During the earnings call with investors, who once again saw their low expectations exceeded by AOL’s performance, CEO Tim Armstrong batted back questions about the advertising challenge from Google and Facebook, both of which are battling it out for the biggest piece of the display pie. In a bid for greater patience that the turnaround strategy will work, Armstrong outlined the missteps and attempts to address them over the past 12 months.
“Our approach to the marketplace last year was not data-centric and non-verticalized,” Armstrong said. “We have shifted that back and spent a lot of time with clients and agencies. My rule now is that you can’t leave the building without data. And that data has to be transformational [in] how it goes across our products and services.”
Here are some of the highlights from AOL’s Q2:
-- Total advertising revenue was up 6 percent, for its fifth consecutive quarterly rise.
-- Global display revenue was up 2 percent, though U.S. display was exactly flat, as international jumped 21 percent.
-- There was 9 percent year-over-year growth in combined AOL Properties Display and Third Party Network revenue, which totaled $251.3 million for the quarter. By itself, third party network revenue gained 19 percent, which was primarily attributed to the inclusion of Ad.com’s Japan dollars.
-- Q2 saw the lowest rate of search and contextual revenue decline in over three years of 1 percent, thanks to double digit growth in search revenue on AOL.com.
-- The number of advertisers buying Project Devil ads grew by “triple digits” year-over-year. Over half of Project Devil advertisers in Q1 2012 repurchased ad in Q2.
Total revenues were down 2 percent, dragged down by subscription declines.
In trying to explain the flatness in the U.S., Armstrong was asked if advertisers are pulling back on spending and whether more is going toward social media and away from portals and content sites. In other words, was AOL fated to lose against the rise of Google and Facebook?
“The differentiator for AOL is focus on the format side,” Armstrong said. “The second piece is how do you fit the ad network system into the overall ad market, essentially, Google has an end to end platform and we probably have the second largest tech stack. Once you drop below that, you start to see this massive checkerboard of individual companies and properties. There are very few entities that have scale across the board. We bring large scale in tech in terms of planning and targeting, and differentiation in the formats, like Devil, that we provide. We not only have our own business, targeting and analytics, we are also able to go into other exchanges and buy that way as well.”
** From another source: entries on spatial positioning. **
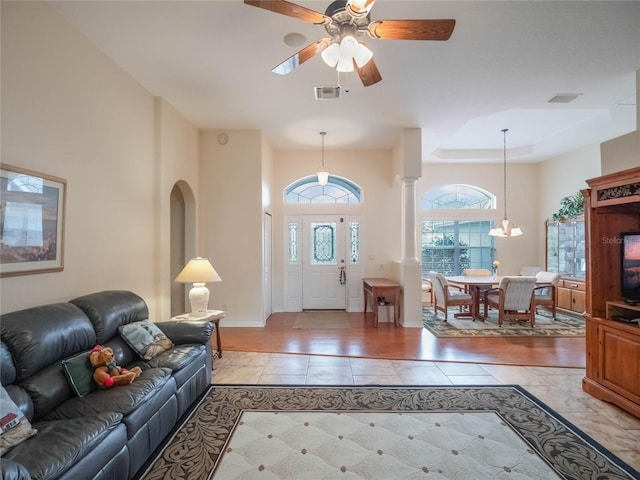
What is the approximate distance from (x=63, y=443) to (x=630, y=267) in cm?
424

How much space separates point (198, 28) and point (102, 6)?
2.31ft

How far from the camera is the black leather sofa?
1513 millimetres

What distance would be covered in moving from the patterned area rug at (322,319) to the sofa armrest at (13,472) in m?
4.28

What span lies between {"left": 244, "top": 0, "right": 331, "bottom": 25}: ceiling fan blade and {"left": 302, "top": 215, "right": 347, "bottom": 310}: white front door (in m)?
4.72

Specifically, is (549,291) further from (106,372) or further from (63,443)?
(63,443)

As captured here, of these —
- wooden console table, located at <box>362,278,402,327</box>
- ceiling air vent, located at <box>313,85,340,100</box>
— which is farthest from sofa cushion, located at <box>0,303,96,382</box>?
wooden console table, located at <box>362,278,402,327</box>

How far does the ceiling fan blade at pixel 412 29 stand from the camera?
81.4 inches

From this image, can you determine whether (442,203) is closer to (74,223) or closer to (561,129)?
(561,129)

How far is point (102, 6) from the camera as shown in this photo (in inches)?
98.9

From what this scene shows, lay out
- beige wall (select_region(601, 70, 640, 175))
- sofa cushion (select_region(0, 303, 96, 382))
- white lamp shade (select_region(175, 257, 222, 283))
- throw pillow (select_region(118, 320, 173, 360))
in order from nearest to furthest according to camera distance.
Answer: sofa cushion (select_region(0, 303, 96, 382)) → throw pillow (select_region(118, 320, 173, 360)) → beige wall (select_region(601, 70, 640, 175)) → white lamp shade (select_region(175, 257, 222, 283))

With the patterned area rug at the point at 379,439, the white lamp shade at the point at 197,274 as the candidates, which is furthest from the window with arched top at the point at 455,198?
the white lamp shade at the point at 197,274

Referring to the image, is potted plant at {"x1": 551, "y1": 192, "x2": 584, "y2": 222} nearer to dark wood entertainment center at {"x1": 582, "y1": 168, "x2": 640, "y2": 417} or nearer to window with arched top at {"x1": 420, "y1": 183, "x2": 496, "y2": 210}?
window with arched top at {"x1": 420, "y1": 183, "x2": 496, "y2": 210}

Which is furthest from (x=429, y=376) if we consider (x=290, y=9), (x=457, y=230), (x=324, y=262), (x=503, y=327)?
(x=457, y=230)

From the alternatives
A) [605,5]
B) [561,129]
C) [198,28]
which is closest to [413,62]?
[605,5]
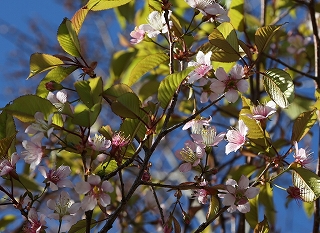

Still, it will take a bit more than merely shifting its focus to data and RTB environments.
As eMarketer noted, U.S. online advertising spending in Q2 2012 grew 23.8 percent to $9.51 billion since last year, while AOL's share of that market declined to 2.8 percent in 2011, down from 3.4 percent in 2010. While the online advertising market is expected to grow 23.3 percent to $39.5 billion this year, AOL's share of revenues will fall further to 2.4 percent. Google, by comparison, is expected to see its share grow to 16.5% this year, up from 13.8 percent a year ago.
Overall, the display advertising market in the US is expected to grow 24.1 percent to $15.3 billion in 2012, eMarketer is projecting.